Chegar a novo
Um dia conheceu o amor, quando já ninguém o esperava. Estremunhou-se. Exaltou-se e até corou. O coração desalinhou-se.
Estava a bater o meio século. Em tempos diria que estava a chegar a velho, mas em rigor nunca fora jovem, se a juventude for sede de aventura e conhecimento.
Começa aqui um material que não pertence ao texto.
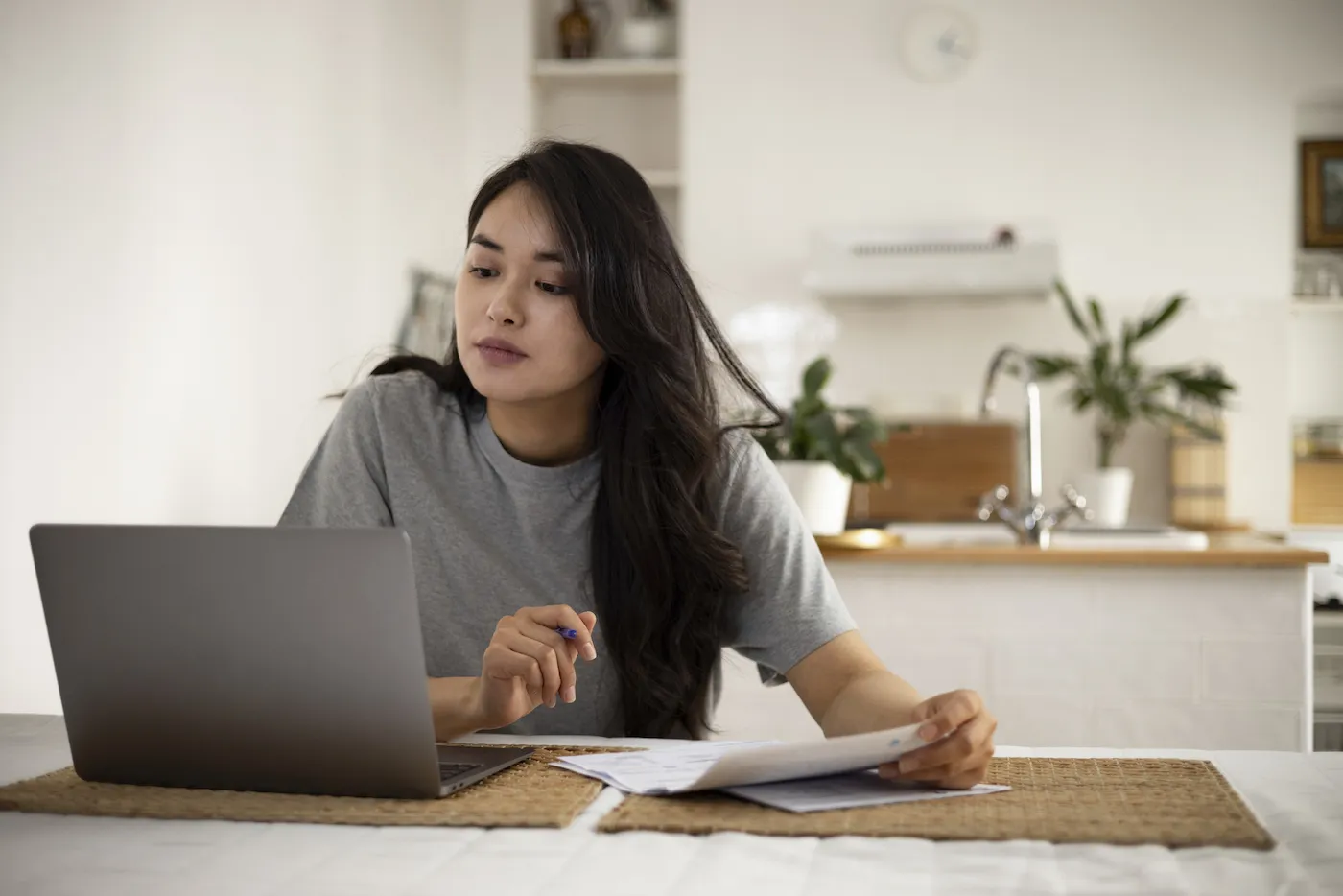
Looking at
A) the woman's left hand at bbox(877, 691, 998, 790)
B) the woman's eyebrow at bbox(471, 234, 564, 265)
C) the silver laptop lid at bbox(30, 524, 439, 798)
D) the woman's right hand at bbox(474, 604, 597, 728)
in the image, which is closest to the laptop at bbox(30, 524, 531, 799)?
the silver laptop lid at bbox(30, 524, 439, 798)

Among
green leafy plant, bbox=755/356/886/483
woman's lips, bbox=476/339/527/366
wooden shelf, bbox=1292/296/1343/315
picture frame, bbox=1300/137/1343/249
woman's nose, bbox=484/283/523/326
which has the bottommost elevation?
green leafy plant, bbox=755/356/886/483

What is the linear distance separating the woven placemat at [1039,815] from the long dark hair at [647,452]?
0.54 metres

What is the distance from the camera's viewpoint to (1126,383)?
4539 mm

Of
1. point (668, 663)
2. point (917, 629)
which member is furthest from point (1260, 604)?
point (668, 663)

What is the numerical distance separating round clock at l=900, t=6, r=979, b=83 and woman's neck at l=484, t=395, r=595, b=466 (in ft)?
11.7

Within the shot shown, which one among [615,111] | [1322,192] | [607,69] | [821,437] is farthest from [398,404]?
[1322,192]

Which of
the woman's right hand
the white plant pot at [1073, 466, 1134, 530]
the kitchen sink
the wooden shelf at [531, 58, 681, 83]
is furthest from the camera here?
the wooden shelf at [531, 58, 681, 83]

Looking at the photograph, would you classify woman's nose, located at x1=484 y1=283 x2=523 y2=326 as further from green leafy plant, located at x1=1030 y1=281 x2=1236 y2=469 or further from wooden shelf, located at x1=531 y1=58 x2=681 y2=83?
wooden shelf, located at x1=531 y1=58 x2=681 y2=83

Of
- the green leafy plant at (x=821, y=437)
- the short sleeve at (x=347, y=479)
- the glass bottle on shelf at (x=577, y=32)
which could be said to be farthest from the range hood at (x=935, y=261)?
the short sleeve at (x=347, y=479)

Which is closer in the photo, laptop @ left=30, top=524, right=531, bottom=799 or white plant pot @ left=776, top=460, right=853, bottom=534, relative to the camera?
laptop @ left=30, top=524, right=531, bottom=799

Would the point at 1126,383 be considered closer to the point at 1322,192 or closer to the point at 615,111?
the point at 1322,192

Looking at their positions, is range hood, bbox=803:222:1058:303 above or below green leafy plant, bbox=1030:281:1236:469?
above

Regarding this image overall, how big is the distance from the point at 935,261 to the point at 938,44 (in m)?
0.88

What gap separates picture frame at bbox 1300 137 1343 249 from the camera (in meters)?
4.74
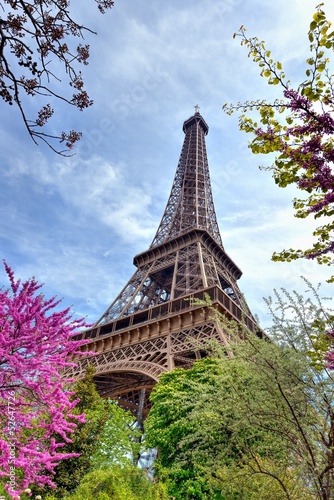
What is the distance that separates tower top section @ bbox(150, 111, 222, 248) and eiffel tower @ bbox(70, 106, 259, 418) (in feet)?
0.43

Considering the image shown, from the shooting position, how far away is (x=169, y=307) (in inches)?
1050

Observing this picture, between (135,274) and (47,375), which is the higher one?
(135,274)

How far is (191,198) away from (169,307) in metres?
25.2

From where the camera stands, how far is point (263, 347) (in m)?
7.39

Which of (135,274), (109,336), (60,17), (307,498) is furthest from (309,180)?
(135,274)

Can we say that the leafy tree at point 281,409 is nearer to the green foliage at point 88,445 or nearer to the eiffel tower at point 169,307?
the green foliage at point 88,445

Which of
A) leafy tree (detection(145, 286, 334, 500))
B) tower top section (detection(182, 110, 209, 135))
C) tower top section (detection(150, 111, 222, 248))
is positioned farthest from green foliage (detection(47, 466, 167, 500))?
tower top section (detection(182, 110, 209, 135))

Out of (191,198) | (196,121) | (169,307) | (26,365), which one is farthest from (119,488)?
(196,121)

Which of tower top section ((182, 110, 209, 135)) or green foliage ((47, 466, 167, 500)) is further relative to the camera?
tower top section ((182, 110, 209, 135))

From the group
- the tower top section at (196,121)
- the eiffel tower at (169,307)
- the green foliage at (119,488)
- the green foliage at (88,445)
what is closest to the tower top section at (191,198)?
the eiffel tower at (169,307)

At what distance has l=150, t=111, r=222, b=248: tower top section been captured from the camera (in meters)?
43.0

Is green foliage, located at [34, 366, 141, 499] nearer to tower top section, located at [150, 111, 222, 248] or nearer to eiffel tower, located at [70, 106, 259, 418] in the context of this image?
eiffel tower, located at [70, 106, 259, 418]

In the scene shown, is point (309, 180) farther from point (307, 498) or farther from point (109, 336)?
point (109, 336)

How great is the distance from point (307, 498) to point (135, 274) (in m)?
33.2
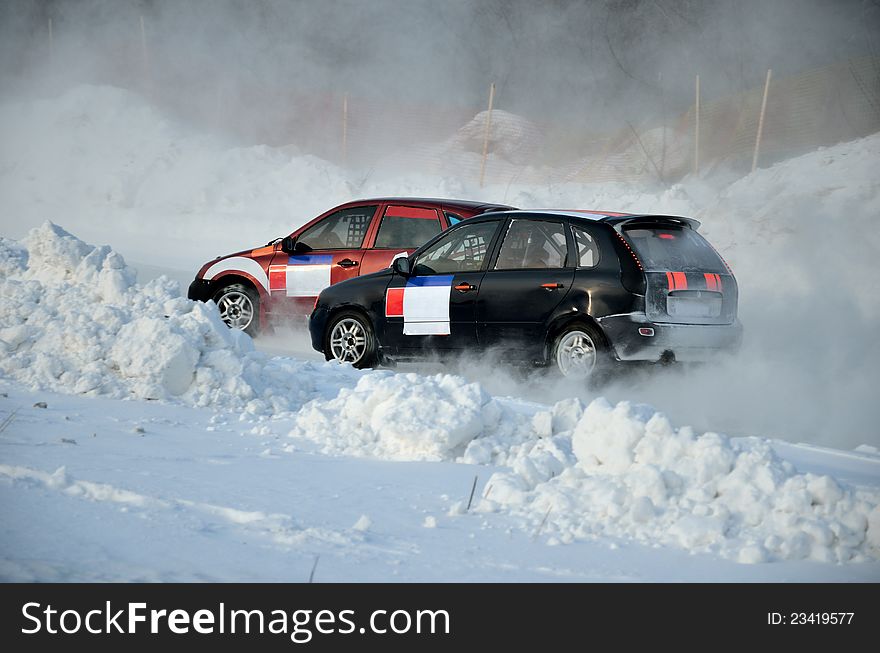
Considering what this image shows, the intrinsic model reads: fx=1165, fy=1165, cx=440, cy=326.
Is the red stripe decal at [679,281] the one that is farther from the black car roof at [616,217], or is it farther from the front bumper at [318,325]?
the front bumper at [318,325]

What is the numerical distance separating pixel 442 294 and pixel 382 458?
3.29 m

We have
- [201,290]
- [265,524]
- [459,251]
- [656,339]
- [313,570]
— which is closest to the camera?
[313,570]

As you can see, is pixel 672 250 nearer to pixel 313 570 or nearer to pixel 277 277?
pixel 277 277

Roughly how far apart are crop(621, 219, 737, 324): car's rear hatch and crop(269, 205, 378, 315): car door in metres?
3.17

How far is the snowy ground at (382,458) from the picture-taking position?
453cm

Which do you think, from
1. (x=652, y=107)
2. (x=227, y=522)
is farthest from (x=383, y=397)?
(x=652, y=107)

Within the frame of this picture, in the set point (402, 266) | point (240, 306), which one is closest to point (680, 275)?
point (402, 266)

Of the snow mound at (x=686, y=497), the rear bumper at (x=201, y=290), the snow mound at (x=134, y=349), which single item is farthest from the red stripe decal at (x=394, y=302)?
the snow mound at (x=686, y=497)

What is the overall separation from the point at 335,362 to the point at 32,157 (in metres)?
25.8

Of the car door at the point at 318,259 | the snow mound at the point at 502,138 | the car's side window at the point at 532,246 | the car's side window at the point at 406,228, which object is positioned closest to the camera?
the car's side window at the point at 532,246

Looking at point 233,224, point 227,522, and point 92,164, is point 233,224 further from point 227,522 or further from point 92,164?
point 227,522

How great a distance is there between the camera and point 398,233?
10797mm

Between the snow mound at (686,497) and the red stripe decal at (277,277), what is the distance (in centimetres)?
596
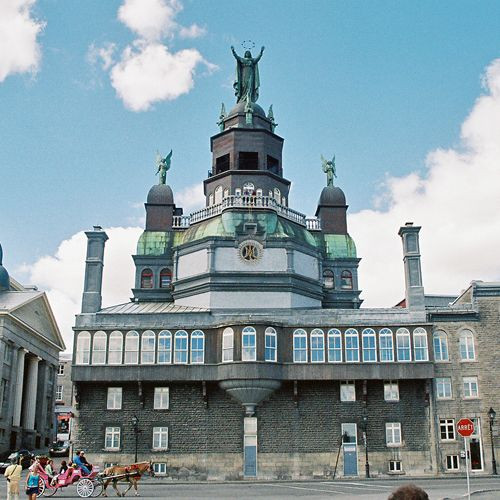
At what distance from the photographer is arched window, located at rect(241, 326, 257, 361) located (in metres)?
47.1

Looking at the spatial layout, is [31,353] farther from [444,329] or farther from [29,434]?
[444,329]

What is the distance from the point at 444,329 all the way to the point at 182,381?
1892 cm

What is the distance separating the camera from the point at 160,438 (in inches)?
1869

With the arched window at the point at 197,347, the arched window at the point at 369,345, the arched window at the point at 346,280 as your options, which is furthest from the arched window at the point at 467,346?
the arched window at the point at 197,347

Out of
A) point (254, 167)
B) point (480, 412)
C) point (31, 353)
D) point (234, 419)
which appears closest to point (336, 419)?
point (234, 419)

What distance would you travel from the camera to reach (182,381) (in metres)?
47.8

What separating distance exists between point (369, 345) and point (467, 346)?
726cm

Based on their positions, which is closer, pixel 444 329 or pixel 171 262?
pixel 444 329

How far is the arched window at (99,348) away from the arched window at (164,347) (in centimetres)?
385

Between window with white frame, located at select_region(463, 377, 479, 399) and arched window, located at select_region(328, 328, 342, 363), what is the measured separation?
906cm

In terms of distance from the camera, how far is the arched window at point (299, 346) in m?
47.9

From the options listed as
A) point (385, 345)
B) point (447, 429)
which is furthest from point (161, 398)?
A: point (447, 429)

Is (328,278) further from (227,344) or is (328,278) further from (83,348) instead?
(83,348)

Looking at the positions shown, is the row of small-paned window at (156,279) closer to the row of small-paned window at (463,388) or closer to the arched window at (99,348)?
the arched window at (99,348)
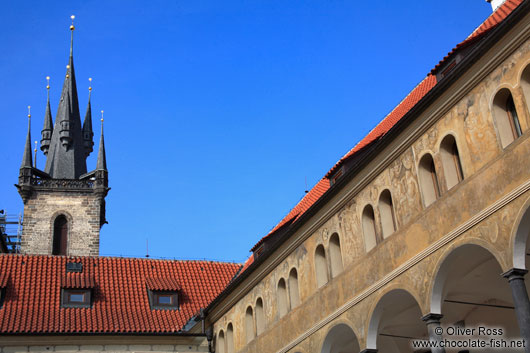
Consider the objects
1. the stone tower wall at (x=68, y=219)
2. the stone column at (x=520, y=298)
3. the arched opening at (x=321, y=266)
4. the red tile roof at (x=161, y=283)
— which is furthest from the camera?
the stone tower wall at (x=68, y=219)

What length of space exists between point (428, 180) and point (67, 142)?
39.4 metres

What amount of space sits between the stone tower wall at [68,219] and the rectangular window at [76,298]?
1573 cm

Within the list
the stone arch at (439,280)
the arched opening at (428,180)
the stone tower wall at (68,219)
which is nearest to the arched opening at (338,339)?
the stone arch at (439,280)

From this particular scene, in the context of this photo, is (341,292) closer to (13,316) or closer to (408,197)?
(408,197)

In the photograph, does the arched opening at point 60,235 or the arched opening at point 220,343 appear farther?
the arched opening at point 60,235

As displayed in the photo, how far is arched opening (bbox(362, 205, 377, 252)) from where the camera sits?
1680 cm

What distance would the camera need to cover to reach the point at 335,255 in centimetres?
1852

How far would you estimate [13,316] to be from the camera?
27.3 m

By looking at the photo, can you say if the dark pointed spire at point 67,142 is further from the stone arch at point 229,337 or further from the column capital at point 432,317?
the column capital at point 432,317

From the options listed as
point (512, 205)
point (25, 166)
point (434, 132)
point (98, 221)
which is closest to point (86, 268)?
point (98, 221)

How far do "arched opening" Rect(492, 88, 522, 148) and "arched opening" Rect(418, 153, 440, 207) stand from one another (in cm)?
205

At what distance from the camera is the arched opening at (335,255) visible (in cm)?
1833

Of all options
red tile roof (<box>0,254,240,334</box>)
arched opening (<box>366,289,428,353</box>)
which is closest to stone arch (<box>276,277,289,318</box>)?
arched opening (<box>366,289,428,353</box>)

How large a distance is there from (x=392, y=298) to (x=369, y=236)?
154cm
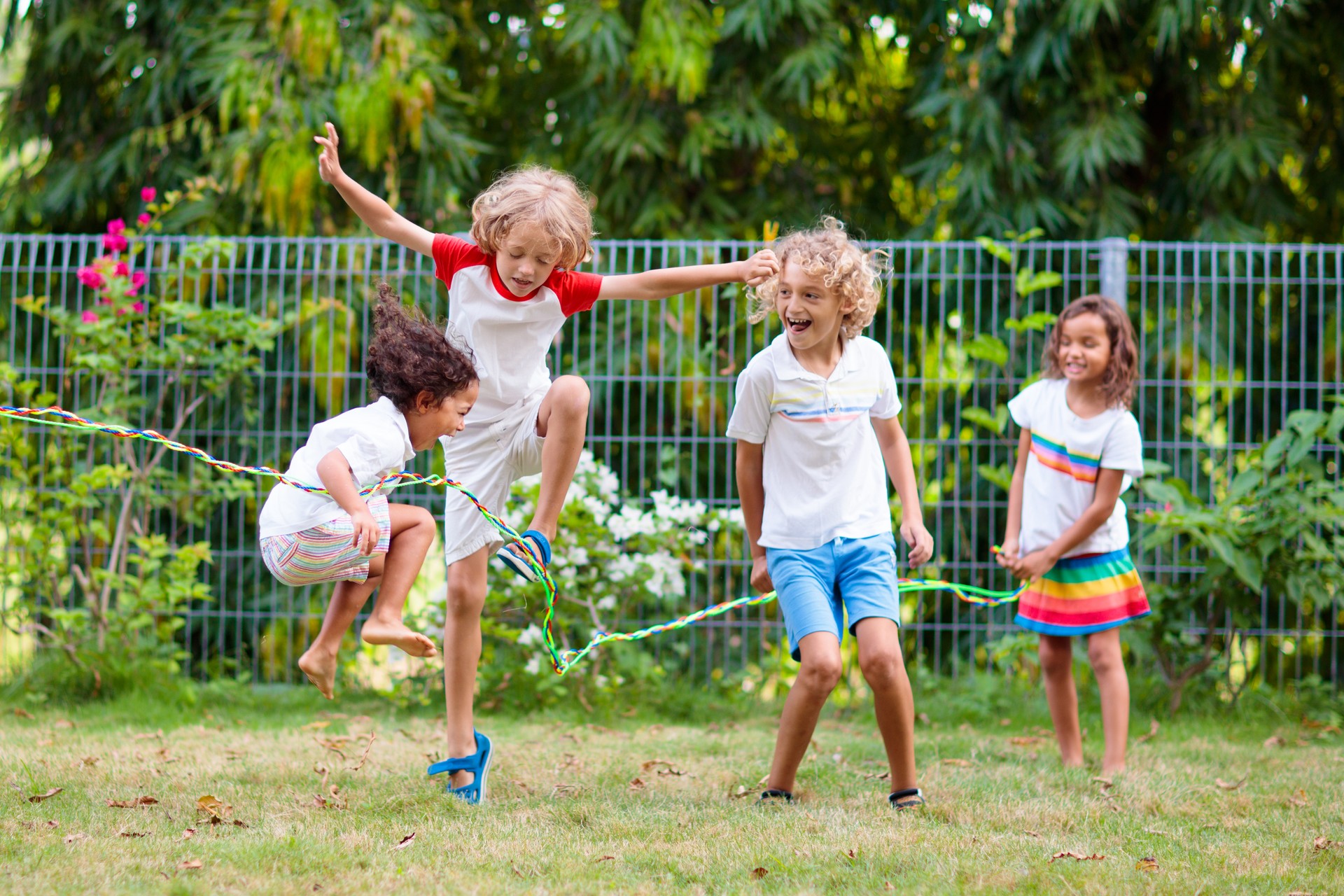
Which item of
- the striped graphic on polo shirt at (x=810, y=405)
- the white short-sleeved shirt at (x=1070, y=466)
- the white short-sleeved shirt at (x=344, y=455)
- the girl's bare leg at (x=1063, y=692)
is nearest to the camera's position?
the white short-sleeved shirt at (x=344, y=455)

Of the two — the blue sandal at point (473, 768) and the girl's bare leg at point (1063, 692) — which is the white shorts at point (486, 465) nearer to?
the blue sandal at point (473, 768)

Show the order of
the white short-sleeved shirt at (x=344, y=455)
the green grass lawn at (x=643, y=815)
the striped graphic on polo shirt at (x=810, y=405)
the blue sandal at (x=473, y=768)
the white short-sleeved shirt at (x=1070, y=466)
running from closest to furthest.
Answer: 1. the green grass lawn at (x=643, y=815)
2. the white short-sleeved shirt at (x=344, y=455)
3. the striped graphic on polo shirt at (x=810, y=405)
4. the blue sandal at (x=473, y=768)
5. the white short-sleeved shirt at (x=1070, y=466)

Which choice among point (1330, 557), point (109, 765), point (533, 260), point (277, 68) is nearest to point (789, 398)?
point (533, 260)

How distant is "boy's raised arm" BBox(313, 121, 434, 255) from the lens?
2.95 metres

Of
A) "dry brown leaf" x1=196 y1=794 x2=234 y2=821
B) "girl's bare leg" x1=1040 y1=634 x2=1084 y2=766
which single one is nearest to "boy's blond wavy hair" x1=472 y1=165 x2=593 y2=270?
"dry brown leaf" x1=196 y1=794 x2=234 y2=821

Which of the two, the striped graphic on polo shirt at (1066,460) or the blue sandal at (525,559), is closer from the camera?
the blue sandal at (525,559)

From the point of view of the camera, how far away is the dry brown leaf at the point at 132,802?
3.03m

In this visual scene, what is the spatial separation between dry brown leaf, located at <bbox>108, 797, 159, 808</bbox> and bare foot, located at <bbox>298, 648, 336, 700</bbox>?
0.51m

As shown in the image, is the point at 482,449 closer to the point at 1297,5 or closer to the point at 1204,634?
the point at 1204,634

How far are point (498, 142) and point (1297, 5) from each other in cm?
434

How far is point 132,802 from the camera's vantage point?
121 inches

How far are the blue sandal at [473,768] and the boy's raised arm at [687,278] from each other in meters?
1.29

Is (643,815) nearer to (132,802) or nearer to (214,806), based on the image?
(214,806)

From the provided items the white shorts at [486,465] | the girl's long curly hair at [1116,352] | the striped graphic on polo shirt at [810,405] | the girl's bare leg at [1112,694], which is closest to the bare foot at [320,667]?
the white shorts at [486,465]
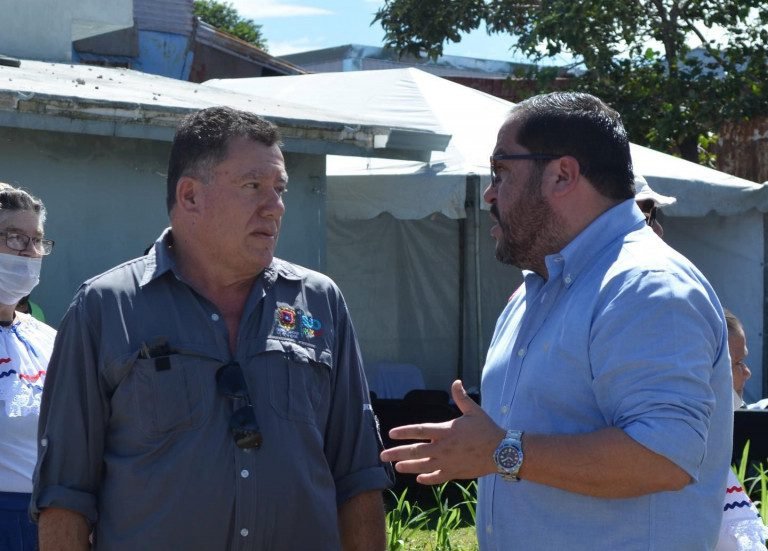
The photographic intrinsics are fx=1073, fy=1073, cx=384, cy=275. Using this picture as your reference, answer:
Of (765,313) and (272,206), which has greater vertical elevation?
(272,206)

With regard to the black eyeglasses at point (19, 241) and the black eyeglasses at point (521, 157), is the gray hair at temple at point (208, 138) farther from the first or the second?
the black eyeglasses at point (19, 241)

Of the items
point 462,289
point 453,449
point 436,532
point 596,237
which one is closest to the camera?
point 453,449

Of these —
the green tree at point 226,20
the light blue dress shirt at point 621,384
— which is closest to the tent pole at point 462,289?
the light blue dress shirt at point 621,384

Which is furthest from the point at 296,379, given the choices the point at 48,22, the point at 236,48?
the point at 236,48

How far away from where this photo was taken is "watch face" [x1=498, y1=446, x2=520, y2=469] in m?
2.34

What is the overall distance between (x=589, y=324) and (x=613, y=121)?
544 mm

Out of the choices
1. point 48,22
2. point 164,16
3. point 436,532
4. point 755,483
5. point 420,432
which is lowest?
point 436,532

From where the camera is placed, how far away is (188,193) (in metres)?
2.92

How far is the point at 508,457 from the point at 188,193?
3.83ft

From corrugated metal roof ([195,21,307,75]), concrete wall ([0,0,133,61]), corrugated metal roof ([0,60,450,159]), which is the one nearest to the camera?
corrugated metal roof ([0,60,450,159])

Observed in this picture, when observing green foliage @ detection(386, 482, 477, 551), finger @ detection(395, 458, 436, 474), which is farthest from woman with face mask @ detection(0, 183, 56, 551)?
green foliage @ detection(386, 482, 477, 551)

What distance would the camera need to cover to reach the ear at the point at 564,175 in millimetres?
2574

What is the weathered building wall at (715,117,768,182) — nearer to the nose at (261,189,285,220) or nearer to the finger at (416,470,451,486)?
the nose at (261,189,285,220)

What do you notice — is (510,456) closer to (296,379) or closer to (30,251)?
(296,379)
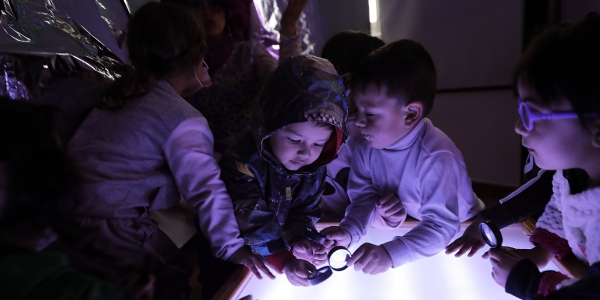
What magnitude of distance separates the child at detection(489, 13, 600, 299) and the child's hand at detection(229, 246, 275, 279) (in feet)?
1.44

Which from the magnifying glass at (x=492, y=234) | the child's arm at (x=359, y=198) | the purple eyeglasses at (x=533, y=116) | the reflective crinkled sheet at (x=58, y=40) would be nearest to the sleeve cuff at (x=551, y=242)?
the magnifying glass at (x=492, y=234)

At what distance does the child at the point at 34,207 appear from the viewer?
459 mm

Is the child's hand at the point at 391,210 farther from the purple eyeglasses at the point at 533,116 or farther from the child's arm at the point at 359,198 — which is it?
the purple eyeglasses at the point at 533,116

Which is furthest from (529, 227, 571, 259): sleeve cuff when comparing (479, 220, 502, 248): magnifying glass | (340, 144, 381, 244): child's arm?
(340, 144, 381, 244): child's arm

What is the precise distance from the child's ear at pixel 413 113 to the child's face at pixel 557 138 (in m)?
0.29

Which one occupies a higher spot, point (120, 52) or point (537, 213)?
point (120, 52)

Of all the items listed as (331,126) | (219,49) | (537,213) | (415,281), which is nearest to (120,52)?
(219,49)

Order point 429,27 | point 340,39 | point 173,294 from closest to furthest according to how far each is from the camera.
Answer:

Continuava a acordar todo os dias com aquela vista de mar imenso, mas sem vontade de cruzar a linha do horizonte. Bastava-lhe pouco mais do que aos seus pais e avós. Acordar de manhã e viver a vida dentro das fronteiras da aldeia, que era o seu mundo inteiro. Raramente tinha necessidade de passar as barreiras da freguesia, não fosse para ir ao médico ou tratar de alguma situação que assim o exigisse. Não se sentia impelido a ver de perto e arranjava conforto e consolo em viver ao ritmo da terra, a única que sentia sua. Semear, cuidar, colher. Um poema escrito entre ervas daninhas e flores silvestres, cheirinho a urze e acidez de uma azeda na boca. E não é que não soubesse o que se passava fora dali. Já tinha ouvido aventuras de outros para quem a aldeia não era mais do que as amarras da mocidade. Escutava, mas sem arrepio ou sobressalto. Nem as festas das freguesias vizinhas faziam mexer as hormonas, na era em que deviam fervilhar. Estudou pouco e os livros pouco lhe diziam. Nem era que fosse infeliz. Mas não tinha o entusiasmo para além da simpática descrição com que dava os bons dias ou tinha as conversas circunstanciais no café da aldeia onde observava o mundo, sem necessidade de se emergir nele. Passivo. Constante.
Um dia conheceu o amor, quando já ninguém o esperava. Estremunhou-se. Exaltouse e até corou. O coração desalinhou-se. ‘Agora, depois de velho?’, sussurravam as mulheres da aldeia, nas tardes de maledicências, por detrás dos sorrisos falsos. Começou a olhar os barcos cheios de gente de outros credos e línguas com curiosidade. Tinha quase 50 anos, talvez fosse ainda a tempo de chegar a novo.